There’s an ongoing theory that Judaism, as a religion and culture, is several centuries newer than biblical historiography suggests, arising out of the same environmental and political upheaval that brought an end to the Bronze Age and coincided with the Trojan War, because several stories from the Biblical Book of Judges appear to have been adapted from Greek legends of the time, such as Iphigenia, which became the story of Jepthah. I mention this because that fact is more interesting than this movie, beloved in its own time, but today little more than a cautionary tale about the importance of the adaptation process.

It’s the beginning of the Trojan War, but there’s no wind to enable the Mycenaeans to sail across the water to Troy. Threatened with mutiny by his lieutenant, future legendary hero Odysseus (Christos Tsagas), King Agamemnon (Kostas Kazakos) seeks help from an oracle. The diagnosis is unsettling: the goddess Artemis is keeping the wind from blowing as revenge for a misdeed by Agamemnon’s father, and the only way the wind will return is if Agamemnon sacrifices his eldest daughter Iphigenia (Tatiana Papamoschou). Egged on by his brother Menelaus (Kostas Karras), the subject of the war’s causes, Agamemnon sends Iphigenia away from the family home, allegedly to marry Achilles (Panos Mihalopoulos). But word gets out, to the horror of Agamemnon’s wife Clytemnestra (Irene Papas).

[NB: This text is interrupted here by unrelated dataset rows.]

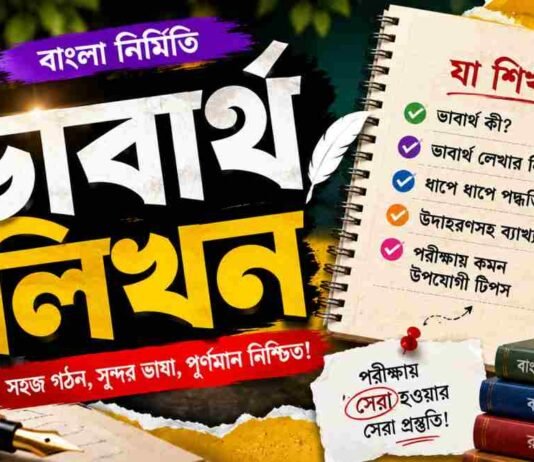 ভাবার্থ লিখন (বাংলা নির্মিতি) – নবম শ্রেণীর বাংলা প্রশ্ন ও উত্তর | WB Class 9 Bengali Vabartho Likhon Question and Answer PDF WB Class 9 Bengali Vabartho Likhon Question and Answer PDF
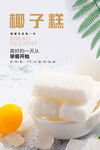 椰子糕海报 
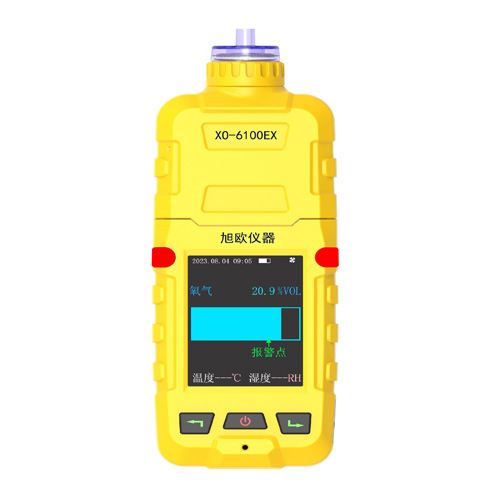 XO-6100EX便携泵吸式氧气检测仪器.jpg
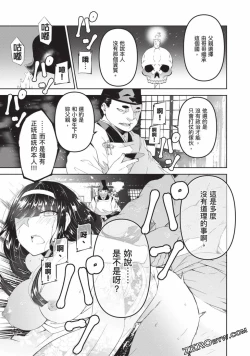 Page 39 of Nagusami-sha no Senhime | 玩物戰姬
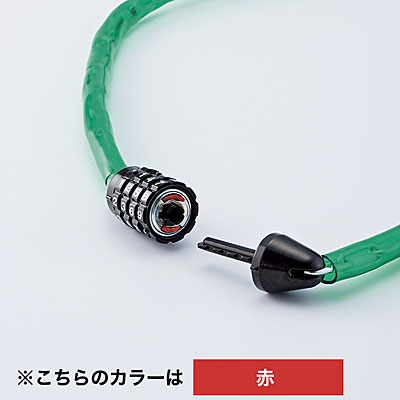 ���{�Ώ\���� �`�F�C���L�[���b�N 1000mm 195072 ��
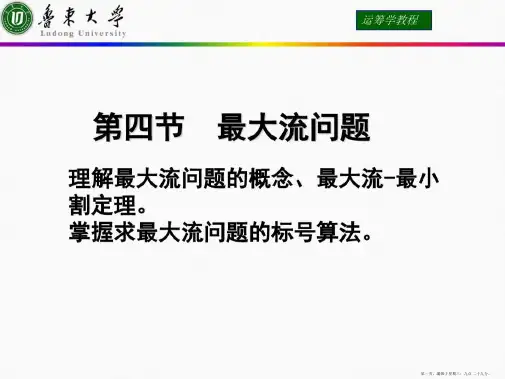 运筹学课件第四节最大流问题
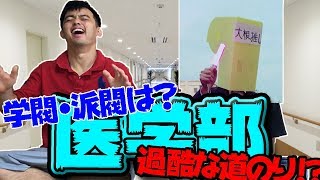 岡山大学現役医学部が大暴露！医者になるための厳しい道のりとは・・・？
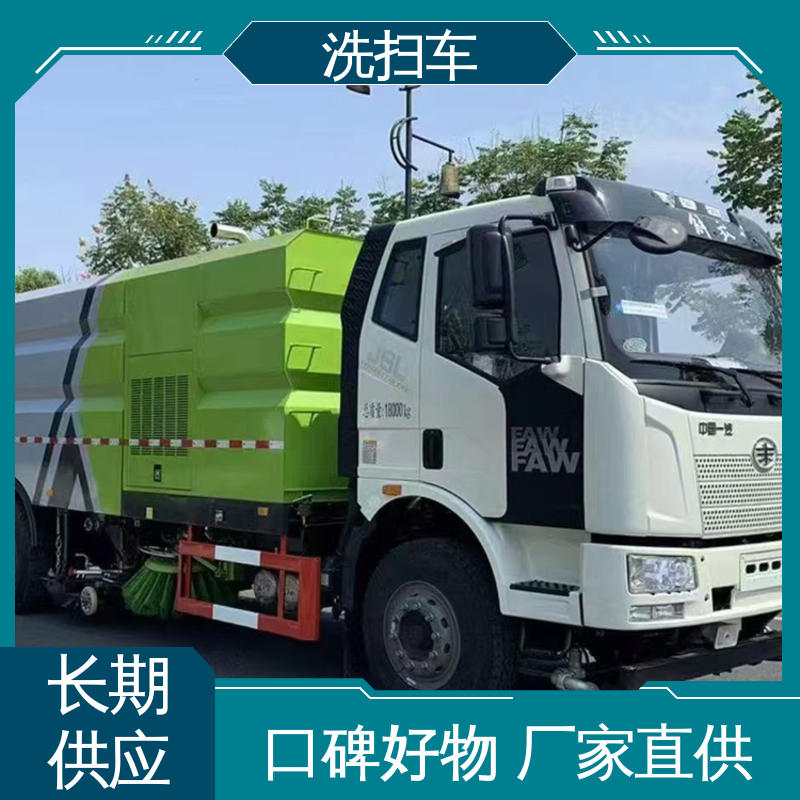 解放 中型 路面干洗车 功能齐全 操作简单 四季通用 清洁效率高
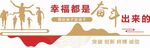 幸福都是奋斗出来的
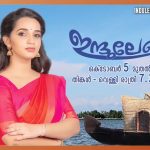 കാറ്റ് മലയാളം സിനിമ - മിനിസ്ക്രീനിൽ ആദ്യമായ് സൂര്യ ടിവിയിൽ 25 മെയ് രാത്രി 07.00 മണിക്ക് 5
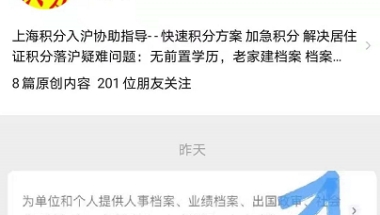 居转户初审通过复核要多久？上海落户绿色通道！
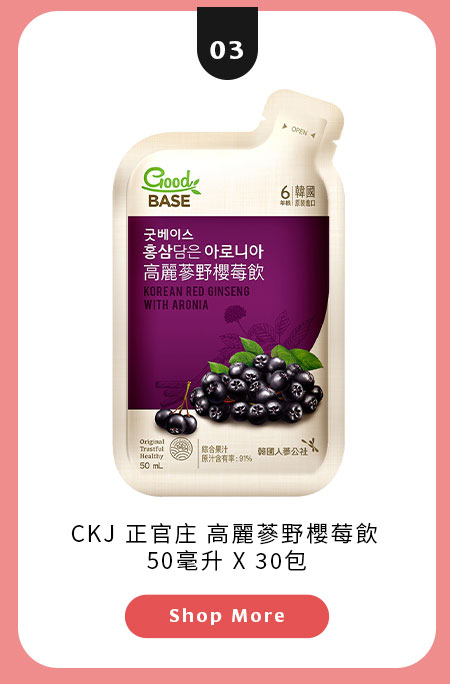 CKJ 正官庄 高麗蔘野櫻莓飲 50毫升 X 30包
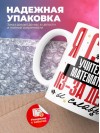 Я стала учителем математики из-за денег и славы
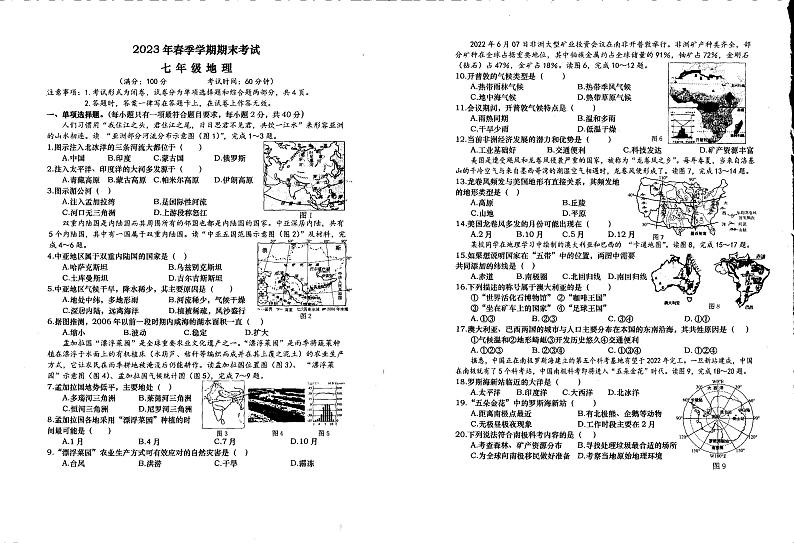 广西钦州市灵山县那隆中学2022-2023学年七年级下学期期末地理试题第1页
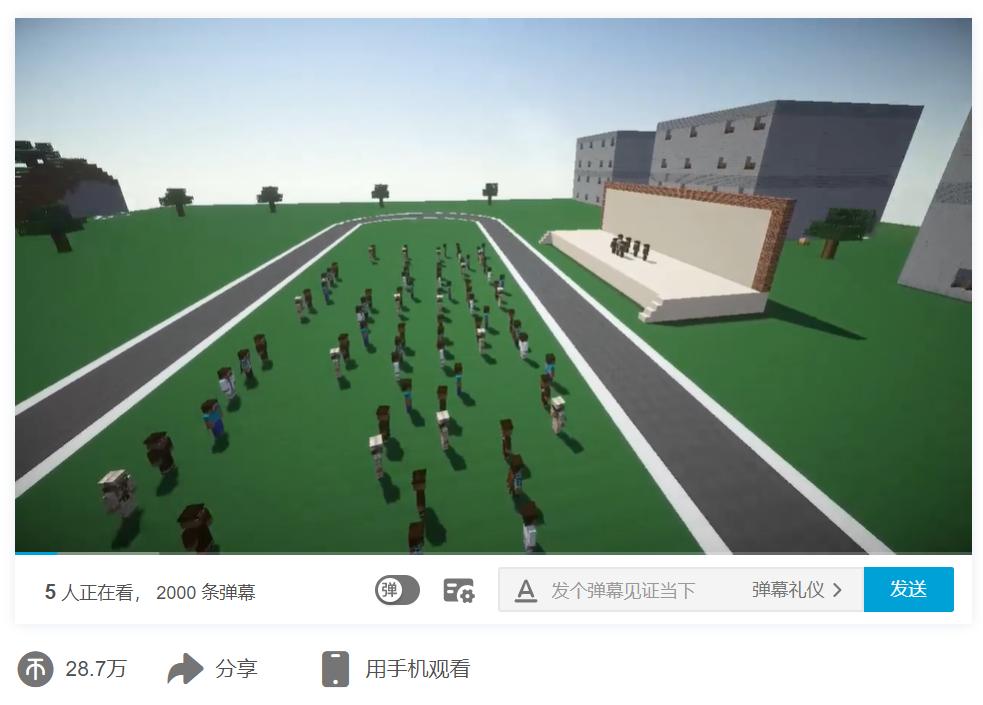 闭关14年,闭关动画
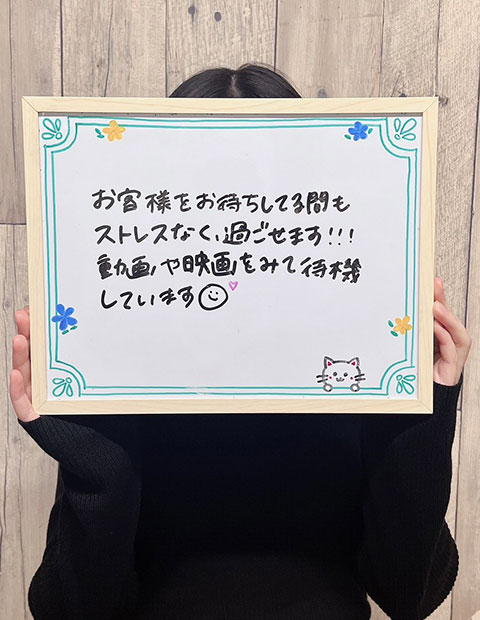 りこさん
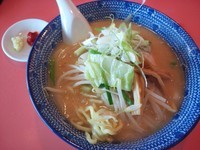 「野菜味噌ラーメン 750円」@蔵王桃花の写真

Director Michael Cacoyannis adapted Iphigenia from his own production of Euripides’ play Iphigenia at Aulis, with certain changes made to make the story darker. But, much like Denzel Washington’s recent adaptation of Fences, Iphigenia is little more than a recording of the play– well-acted to be sure, but among the least visually imaginative big-budget films I’ve ever seen. Despite superficial appearances, theatre is not a visual medium in the same way as film, even in 1977, when the aesthetic gap between the two formats was much narrower. Watching a play, it is impossible to forget that you are watching actors on a stage, so there’s no point in pretending otherwise. But film has so much more to offer, and in that respect Iphigenia has little on hand.

How Did It Do?
Iphigenia remains acclaimed today– my disinterest is purely an unpopular opinion rather than the film aging poorly. If you think I’m a jackass for not liking the movie, go ahead. The film was Greece’s official submission for the 50th Academy Awards and accordingly got nominated, which is the only reason I’m reviewing it.